▶ **SHORT EXERCISE**
Reproduce verbatim everything from the line that contains "What is the distance measured" down to the line that contains "Given their arrangement, is", with both of those lines included, and nothing else.

▶ **MATERIAL PROVIDED**
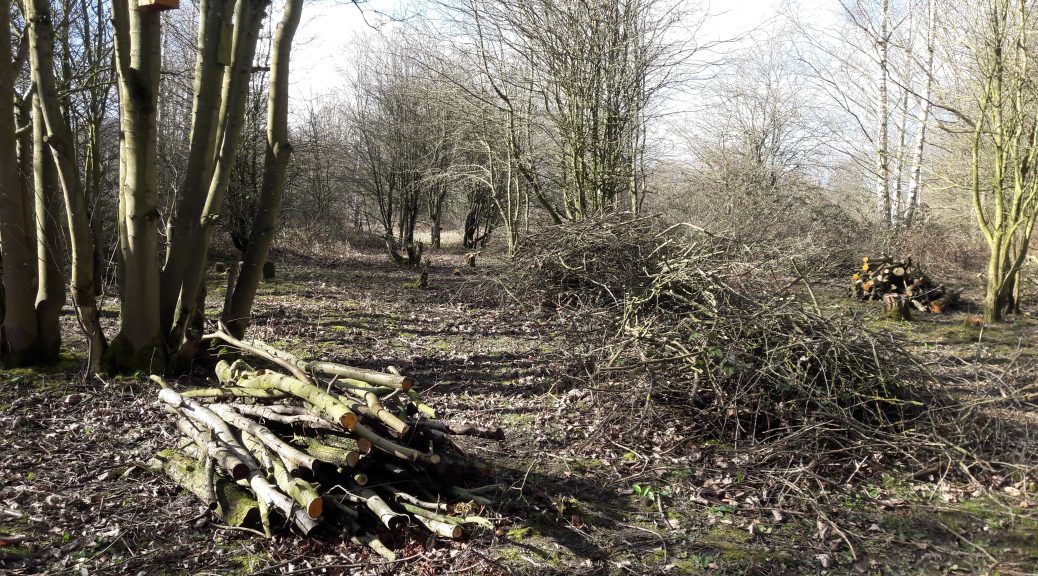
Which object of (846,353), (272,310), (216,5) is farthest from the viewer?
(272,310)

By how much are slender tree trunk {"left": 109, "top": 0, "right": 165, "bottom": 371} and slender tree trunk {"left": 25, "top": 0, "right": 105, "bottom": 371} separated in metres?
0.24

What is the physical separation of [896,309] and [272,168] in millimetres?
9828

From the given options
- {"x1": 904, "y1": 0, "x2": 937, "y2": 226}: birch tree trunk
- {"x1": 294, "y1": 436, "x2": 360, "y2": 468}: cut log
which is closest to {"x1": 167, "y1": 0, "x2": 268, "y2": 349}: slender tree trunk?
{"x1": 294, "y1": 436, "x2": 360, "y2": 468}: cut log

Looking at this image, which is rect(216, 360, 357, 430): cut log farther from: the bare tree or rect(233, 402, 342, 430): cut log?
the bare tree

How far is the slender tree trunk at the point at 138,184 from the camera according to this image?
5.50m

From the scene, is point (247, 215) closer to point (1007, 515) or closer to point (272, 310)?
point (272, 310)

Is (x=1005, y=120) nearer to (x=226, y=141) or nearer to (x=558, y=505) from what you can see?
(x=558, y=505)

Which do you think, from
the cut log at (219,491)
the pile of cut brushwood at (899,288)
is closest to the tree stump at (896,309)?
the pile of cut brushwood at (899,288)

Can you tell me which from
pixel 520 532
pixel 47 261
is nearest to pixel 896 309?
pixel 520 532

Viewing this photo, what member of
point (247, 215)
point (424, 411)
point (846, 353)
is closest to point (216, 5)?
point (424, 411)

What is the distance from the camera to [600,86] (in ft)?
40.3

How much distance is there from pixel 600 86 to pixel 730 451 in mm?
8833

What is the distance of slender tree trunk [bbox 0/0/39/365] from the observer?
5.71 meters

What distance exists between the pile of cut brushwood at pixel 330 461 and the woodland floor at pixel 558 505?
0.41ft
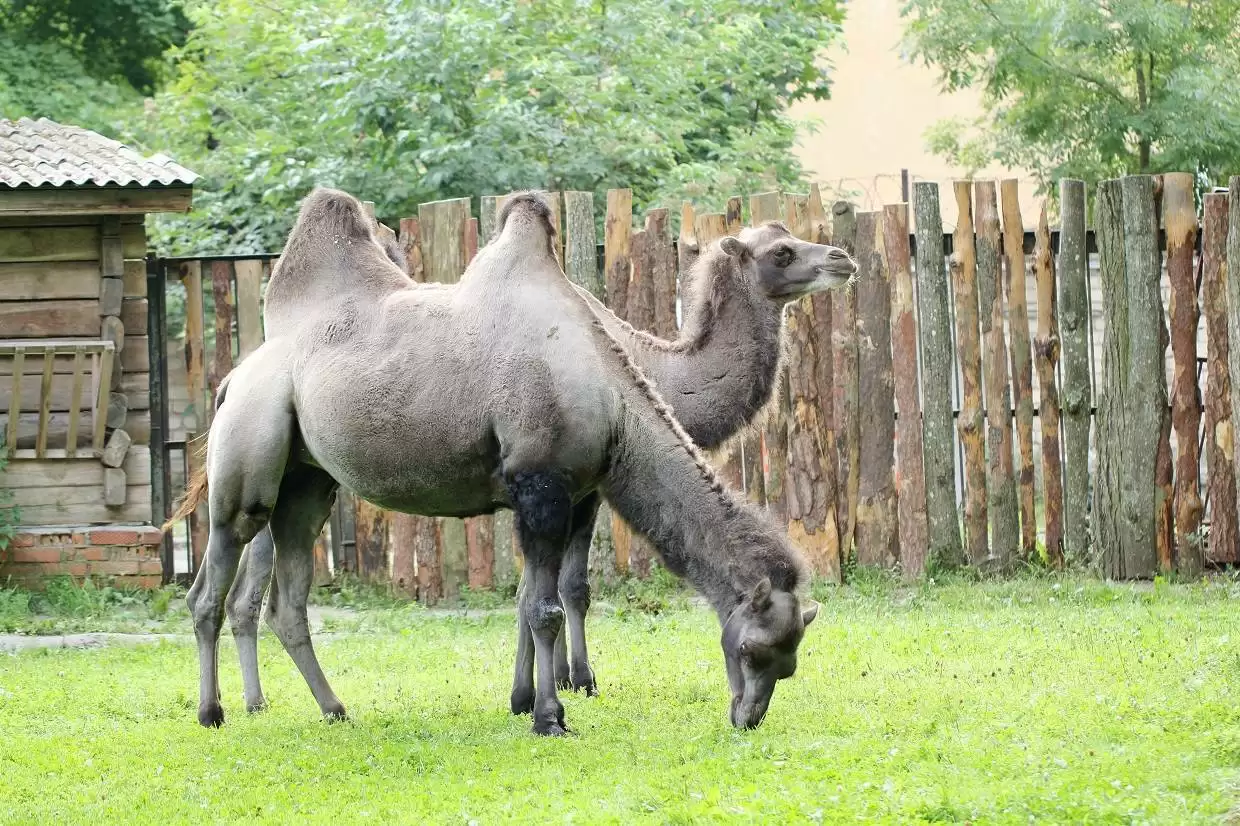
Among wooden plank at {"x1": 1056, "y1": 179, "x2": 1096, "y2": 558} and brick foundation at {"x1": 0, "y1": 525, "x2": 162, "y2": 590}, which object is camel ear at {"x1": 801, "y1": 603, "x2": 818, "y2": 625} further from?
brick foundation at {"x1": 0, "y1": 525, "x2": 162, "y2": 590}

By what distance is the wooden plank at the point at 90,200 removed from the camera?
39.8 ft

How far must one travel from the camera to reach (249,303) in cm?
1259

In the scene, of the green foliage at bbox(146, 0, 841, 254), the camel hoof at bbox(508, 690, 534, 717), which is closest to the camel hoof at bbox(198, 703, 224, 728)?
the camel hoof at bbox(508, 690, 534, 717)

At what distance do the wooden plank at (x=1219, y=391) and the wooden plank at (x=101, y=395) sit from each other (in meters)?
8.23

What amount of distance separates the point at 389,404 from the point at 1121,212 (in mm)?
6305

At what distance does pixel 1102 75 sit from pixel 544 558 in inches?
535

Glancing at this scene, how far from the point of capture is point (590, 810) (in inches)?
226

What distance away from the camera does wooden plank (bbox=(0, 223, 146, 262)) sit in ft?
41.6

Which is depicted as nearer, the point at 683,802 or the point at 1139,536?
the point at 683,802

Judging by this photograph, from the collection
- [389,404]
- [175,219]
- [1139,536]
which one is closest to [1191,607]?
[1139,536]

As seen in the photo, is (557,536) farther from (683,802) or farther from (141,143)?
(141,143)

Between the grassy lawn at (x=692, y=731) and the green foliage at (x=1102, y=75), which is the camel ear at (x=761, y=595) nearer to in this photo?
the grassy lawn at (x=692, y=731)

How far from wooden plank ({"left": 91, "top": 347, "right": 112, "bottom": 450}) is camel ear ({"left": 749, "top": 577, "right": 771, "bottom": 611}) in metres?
--
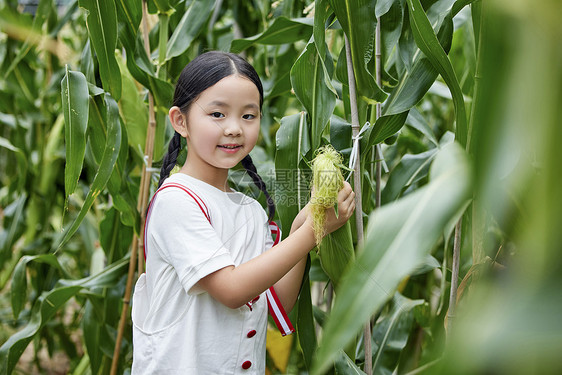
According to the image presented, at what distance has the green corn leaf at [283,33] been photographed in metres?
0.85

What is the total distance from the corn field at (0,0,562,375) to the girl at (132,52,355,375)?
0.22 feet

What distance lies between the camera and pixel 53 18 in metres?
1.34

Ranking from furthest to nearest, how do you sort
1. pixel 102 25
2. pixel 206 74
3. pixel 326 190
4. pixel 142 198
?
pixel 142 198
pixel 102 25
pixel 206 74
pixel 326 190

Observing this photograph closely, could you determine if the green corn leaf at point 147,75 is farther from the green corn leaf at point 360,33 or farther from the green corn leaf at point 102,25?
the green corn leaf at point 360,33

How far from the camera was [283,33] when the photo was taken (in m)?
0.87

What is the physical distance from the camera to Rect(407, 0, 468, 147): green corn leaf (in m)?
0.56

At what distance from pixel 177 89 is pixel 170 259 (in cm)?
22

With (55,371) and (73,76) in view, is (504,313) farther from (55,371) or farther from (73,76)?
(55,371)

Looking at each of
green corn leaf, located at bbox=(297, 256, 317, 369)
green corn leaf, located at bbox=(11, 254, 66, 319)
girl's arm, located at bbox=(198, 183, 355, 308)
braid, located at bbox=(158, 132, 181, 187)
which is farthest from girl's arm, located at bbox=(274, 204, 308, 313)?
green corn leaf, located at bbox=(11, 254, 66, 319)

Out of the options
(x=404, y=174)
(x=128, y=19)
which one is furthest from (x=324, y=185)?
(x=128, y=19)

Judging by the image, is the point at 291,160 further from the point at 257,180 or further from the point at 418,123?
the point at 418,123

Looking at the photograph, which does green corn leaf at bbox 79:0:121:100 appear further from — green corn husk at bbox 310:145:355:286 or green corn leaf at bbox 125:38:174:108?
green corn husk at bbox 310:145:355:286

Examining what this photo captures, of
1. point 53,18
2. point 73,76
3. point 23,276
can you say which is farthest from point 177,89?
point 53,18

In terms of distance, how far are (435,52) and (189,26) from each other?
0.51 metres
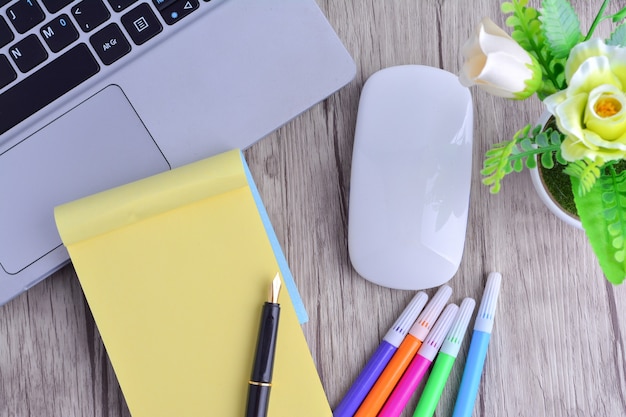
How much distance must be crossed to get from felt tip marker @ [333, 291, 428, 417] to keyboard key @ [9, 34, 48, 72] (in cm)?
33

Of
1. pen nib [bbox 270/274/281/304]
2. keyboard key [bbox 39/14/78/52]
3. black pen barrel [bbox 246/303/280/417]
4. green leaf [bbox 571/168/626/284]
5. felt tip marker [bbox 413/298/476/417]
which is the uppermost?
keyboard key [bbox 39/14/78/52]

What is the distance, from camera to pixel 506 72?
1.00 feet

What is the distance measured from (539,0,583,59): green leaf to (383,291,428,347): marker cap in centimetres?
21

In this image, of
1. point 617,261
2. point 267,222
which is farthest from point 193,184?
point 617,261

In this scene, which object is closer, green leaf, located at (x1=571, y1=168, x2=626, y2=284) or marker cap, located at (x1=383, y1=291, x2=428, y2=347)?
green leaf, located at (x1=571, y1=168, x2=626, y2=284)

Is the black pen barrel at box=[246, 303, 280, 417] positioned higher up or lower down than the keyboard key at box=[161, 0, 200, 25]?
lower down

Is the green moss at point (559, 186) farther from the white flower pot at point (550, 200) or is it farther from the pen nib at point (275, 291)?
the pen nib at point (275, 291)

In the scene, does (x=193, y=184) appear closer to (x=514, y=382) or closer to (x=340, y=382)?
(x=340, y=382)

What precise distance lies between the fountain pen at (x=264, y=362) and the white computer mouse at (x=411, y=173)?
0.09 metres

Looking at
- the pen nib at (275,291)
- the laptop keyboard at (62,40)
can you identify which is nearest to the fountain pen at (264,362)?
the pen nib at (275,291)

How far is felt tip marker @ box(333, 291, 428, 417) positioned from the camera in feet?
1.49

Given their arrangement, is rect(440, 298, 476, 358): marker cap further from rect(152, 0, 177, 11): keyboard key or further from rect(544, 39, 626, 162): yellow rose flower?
--
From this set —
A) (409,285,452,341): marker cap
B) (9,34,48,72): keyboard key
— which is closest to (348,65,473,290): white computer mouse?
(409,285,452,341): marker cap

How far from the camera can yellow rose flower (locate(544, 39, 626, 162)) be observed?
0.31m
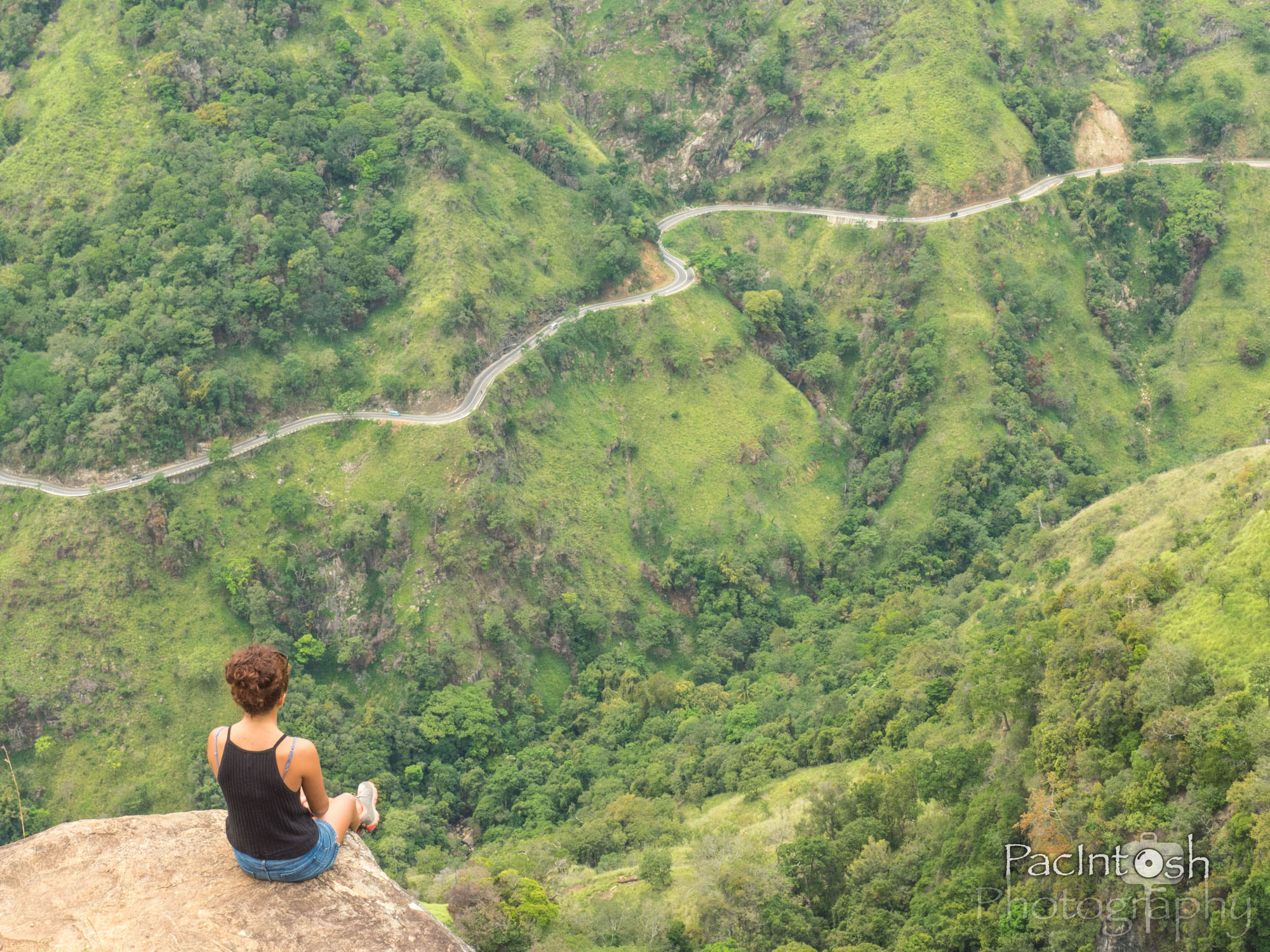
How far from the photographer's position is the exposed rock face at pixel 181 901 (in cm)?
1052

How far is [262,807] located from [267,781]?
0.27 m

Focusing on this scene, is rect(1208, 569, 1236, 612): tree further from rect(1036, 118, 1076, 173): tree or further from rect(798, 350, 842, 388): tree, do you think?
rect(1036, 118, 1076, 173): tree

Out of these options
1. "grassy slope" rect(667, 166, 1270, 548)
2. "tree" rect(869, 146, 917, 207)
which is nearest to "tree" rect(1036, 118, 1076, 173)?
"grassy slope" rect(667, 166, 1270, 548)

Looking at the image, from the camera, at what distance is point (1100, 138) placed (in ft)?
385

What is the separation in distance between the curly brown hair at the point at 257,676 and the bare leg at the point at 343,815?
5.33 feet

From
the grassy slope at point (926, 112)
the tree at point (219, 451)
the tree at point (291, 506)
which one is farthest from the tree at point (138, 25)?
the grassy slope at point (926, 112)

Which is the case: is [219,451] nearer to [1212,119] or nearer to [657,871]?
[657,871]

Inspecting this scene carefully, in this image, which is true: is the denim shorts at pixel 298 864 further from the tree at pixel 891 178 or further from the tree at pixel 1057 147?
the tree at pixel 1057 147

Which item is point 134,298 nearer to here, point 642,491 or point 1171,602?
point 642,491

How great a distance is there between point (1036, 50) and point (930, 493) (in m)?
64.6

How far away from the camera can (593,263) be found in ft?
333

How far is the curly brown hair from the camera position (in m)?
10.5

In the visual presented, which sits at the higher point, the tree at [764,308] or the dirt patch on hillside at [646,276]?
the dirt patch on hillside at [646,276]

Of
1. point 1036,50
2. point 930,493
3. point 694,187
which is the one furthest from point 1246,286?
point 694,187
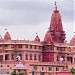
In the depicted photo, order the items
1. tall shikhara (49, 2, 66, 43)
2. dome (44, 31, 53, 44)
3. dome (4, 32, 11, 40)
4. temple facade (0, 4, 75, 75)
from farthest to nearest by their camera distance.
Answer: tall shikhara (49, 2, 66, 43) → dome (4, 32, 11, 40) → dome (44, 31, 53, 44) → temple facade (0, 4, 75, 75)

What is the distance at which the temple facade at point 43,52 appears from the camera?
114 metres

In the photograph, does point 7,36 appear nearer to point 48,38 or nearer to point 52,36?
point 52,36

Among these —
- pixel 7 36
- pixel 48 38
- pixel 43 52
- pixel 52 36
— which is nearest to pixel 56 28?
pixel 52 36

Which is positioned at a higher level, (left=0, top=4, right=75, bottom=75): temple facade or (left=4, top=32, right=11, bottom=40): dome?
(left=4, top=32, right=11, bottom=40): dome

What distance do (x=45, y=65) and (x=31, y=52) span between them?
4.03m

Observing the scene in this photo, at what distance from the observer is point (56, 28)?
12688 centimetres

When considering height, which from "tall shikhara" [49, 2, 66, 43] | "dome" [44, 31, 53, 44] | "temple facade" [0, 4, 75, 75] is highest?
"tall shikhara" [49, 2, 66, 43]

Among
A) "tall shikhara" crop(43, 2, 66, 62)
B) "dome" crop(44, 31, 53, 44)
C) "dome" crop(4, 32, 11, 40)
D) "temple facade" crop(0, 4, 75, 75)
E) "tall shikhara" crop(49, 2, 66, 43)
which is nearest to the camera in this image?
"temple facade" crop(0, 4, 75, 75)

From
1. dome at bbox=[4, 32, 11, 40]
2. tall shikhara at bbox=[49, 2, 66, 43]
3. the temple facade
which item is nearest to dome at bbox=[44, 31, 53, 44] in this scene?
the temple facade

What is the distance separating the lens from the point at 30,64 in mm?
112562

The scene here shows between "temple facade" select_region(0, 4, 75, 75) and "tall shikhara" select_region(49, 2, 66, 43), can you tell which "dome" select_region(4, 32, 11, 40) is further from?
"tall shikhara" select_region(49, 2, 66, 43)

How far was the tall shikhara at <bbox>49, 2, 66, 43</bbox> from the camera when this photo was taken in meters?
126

▶ **SOLUTION TO THIS EXERCISE**
What is the distance measured from (539,0,583,59): green leaf to (383,291,428,347): marker cap in centimetres?
21

In this image, of
1. point 617,261
2. point 267,222
which is farthest from point 193,184?
point 617,261

In this scene, which object is closer, green leaf, located at (x1=571, y1=168, x2=626, y2=284) or marker cap, located at (x1=383, y1=291, x2=428, y2=347)?
green leaf, located at (x1=571, y1=168, x2=626, y2=284)

Is the black pen barrel at box=[246, 303, 280, 417] positioned higher up or lower down than the keyboard key at box=[161, 0, 200, 25]?
lower down

Is the green moss at point (559, 186) farther from the white flower pot at point (550, 200) or is it farther from the pen nib at point (275, 291)?
the pen nib at point (275, 291)

In the scene, does (x=193, y=184) appear closer to (x=514, y=382) or closer to (x=340, y=382)?
(x=340, y=382)

What precise distance lies between the fountain pen at (x=264, y=362) and the white computer mouse at (x=411, y=173)?
0.09 metres

Looking at
- the pen nib at (275,291)
- the laptop keyboard at (62,40)
can you identify which is nearest to the fountain pen at (264,362)?
the pen nib at (275,291)

How far is felt tip marker @ box(333, 291, 428, 417) positioned from the camera in feet?
1.49

Given their arrangement, is rect(440, 298, 476, 358): marker cap further from rect(152, 0, 177, 11): keyboard key or further from rect(544, 39, 626, 162): yellow rose flower?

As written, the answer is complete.